* [Work required] Retype the complete listing exactly as it appears.

* [Supplied entries]
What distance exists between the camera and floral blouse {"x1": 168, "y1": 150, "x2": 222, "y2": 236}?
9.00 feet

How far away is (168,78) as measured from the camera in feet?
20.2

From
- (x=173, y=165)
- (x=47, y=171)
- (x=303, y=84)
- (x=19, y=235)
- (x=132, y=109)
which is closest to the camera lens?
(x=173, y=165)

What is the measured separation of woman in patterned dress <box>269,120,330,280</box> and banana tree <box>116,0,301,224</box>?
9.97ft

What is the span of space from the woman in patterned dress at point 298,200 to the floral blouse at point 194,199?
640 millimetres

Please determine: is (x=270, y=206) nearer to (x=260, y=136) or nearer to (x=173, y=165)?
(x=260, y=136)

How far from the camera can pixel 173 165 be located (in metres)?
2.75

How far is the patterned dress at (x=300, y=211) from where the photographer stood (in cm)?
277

* [Solution to this problem]
What distance exists between the camera and floral blouse {"x1": 168, "y1": 150, "x2": 222, "y2": 236}?
9.00 feet

How far away is (168,78) as measured from the camera in feet?
20.2

From
- (x=173, y=165)
- (x=47, y=171)
- (x=303, y=84)
- (x=19, y=235)
- (x=132, y=109)
which is closest to the camera lens?
(x=173, y=165)

What is the measured separation of woman in patterned dress <box>269,120,330,280</box> and banana tree <box>116,0,301,224</box>?
9.97ft

What is the span of space from the woman in patterned dress at point 298,200 to the floral blouse at point 194,199?
640 millimetres

Please determine: is (x=270, y=206) nearer to (x=260, y=136) or nearer to (x=173, y=165)?
(x=260, y=136)

How far from the camera can pixel 173 165 be located (in metres)?
2.75

How far is the patterned dress at (x=300, y=211) from where the photographer stood (in cm)?
277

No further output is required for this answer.